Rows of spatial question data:
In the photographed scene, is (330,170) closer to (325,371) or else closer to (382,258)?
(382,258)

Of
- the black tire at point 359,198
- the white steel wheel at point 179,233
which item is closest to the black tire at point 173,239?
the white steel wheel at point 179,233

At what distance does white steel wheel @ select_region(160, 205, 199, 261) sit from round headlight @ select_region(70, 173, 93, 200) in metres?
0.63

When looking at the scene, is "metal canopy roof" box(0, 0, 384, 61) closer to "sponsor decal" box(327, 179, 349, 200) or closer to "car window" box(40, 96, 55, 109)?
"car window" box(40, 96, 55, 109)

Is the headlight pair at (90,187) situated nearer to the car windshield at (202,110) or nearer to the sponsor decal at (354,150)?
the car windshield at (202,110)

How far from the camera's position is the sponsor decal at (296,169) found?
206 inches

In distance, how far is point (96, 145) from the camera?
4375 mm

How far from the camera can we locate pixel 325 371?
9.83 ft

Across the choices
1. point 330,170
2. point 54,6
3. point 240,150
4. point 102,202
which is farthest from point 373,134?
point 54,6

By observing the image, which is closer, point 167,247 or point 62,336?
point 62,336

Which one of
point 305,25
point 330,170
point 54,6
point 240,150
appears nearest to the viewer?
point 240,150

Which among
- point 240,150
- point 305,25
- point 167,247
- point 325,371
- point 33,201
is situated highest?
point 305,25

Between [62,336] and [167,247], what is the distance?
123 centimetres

Exercise task
Can you transcribe all of the records above word for word?

Right answer
In the photographed scene, is (330,170) closer to (325,371) or else closer to (382,258)?
(382,258)

Of
- the black tire at point 359,198
- the white steel wheel at point 179,233
which item is closest to the black tire at point 173,239?
the white steel wheel at point 179,233

At what distance does white steel wheel @ select_region(160, 205, 199, 261) sit from round headlight @ select_region(70, 173, 93, 200) in metres?
0.63

When looking at the scene, is "metal canopy roof" box(0, 0, 384, 61) closer to "sponsor decal" box(327, 179, 349, 200) or closer to "car window" box(40, 96, 55, 109)?
"car window" box(40, 96, 55, 109)

Is the headlight pair at (90,187) situated nearer to the car windshield at (202,110) or nearer to the sponsor decal at (354,150)?
the car windshield at (202,110)

How far from the camera's position is the sponsor decal at (296,169) found?
206 inches

In distance, how far is point (96, 145) from the camera?
4375 mm

How far from the camera can we locate pixel 325 371?
9.83 ft

Across the choices
1. point 330,170
2. point 54,6
3. point 240,150
4. point 102,202
which is farthest from point 373,134?
point 54,6

By observing the image, which is closer, point 167,247 or point 62,336?
point 62,336

Which one of
point 305,25
point 330,170
point 54,6
point 240,150
appears nearest to the viewer?
point 240,150

Which among
- point 240,150
- point 305,25
- point 167,247
- point 325,371
- point 33,201
is situated highest?
point 305,25

Between [62,336] and [167,247], what is the distance?
123 centimetres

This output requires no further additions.